> _Written exercise_: Locate each line in the data below that contains the string "shorts", and copy every such line in full.

> _Provided entries_:
▼

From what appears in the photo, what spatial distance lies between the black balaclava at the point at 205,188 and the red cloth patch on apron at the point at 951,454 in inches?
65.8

▲
▼

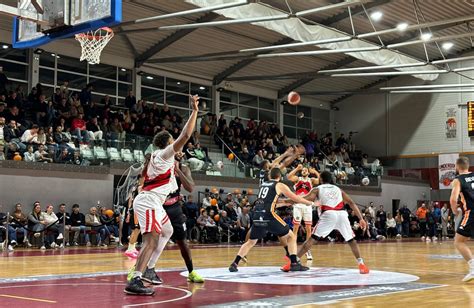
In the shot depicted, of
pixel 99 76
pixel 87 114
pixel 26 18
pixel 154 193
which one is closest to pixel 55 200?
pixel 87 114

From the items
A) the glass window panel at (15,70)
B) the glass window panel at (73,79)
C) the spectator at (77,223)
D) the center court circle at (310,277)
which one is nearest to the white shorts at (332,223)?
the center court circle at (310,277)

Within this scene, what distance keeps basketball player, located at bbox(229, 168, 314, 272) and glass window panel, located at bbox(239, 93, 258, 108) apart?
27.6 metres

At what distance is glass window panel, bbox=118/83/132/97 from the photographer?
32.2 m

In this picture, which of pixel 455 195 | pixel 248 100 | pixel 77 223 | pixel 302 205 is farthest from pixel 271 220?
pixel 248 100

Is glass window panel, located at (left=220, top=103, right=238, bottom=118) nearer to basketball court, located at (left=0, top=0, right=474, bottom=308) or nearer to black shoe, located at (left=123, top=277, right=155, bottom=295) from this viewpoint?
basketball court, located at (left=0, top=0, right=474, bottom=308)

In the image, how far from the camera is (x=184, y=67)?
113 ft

▲
▼

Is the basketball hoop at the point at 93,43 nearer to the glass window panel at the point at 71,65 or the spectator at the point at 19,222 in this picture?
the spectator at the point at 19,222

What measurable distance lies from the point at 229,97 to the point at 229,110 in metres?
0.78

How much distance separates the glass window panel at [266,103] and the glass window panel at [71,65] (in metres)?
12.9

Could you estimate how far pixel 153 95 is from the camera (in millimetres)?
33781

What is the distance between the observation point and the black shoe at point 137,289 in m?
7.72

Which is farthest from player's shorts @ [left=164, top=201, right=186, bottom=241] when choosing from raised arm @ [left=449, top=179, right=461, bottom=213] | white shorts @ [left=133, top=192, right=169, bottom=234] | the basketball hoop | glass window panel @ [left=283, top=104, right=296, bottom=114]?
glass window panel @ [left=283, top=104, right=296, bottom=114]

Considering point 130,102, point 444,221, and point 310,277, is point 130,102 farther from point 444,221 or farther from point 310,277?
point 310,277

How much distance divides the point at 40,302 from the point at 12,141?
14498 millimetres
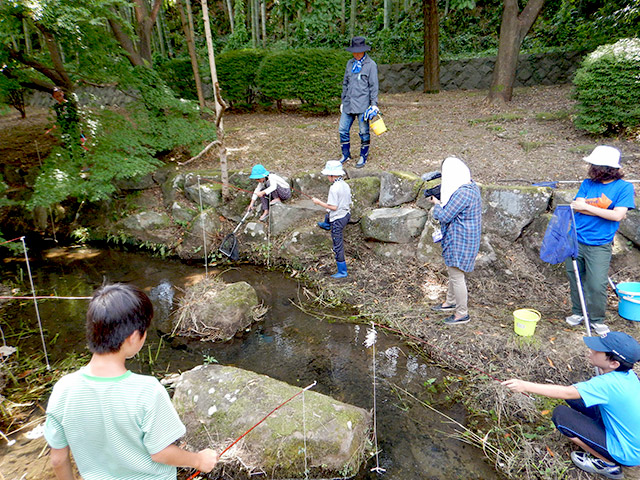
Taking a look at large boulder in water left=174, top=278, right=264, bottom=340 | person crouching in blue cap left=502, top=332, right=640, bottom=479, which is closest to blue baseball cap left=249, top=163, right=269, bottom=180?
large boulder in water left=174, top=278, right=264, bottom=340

▲

> _Exercise output_:
which one is nearest to the white shorts at (332,223)?
Which is farthest from player's shorts @ [left=164, top=201, right=186, bottom=241] when choosing from raised arm @ [left=449, top=179, right=461, bottom=213] | white shorts @ [left=133, top=192, right=169, bottom=234] | the basketball hoop | glass window panel @ [left=283, top=104, right=296, bottom=114]?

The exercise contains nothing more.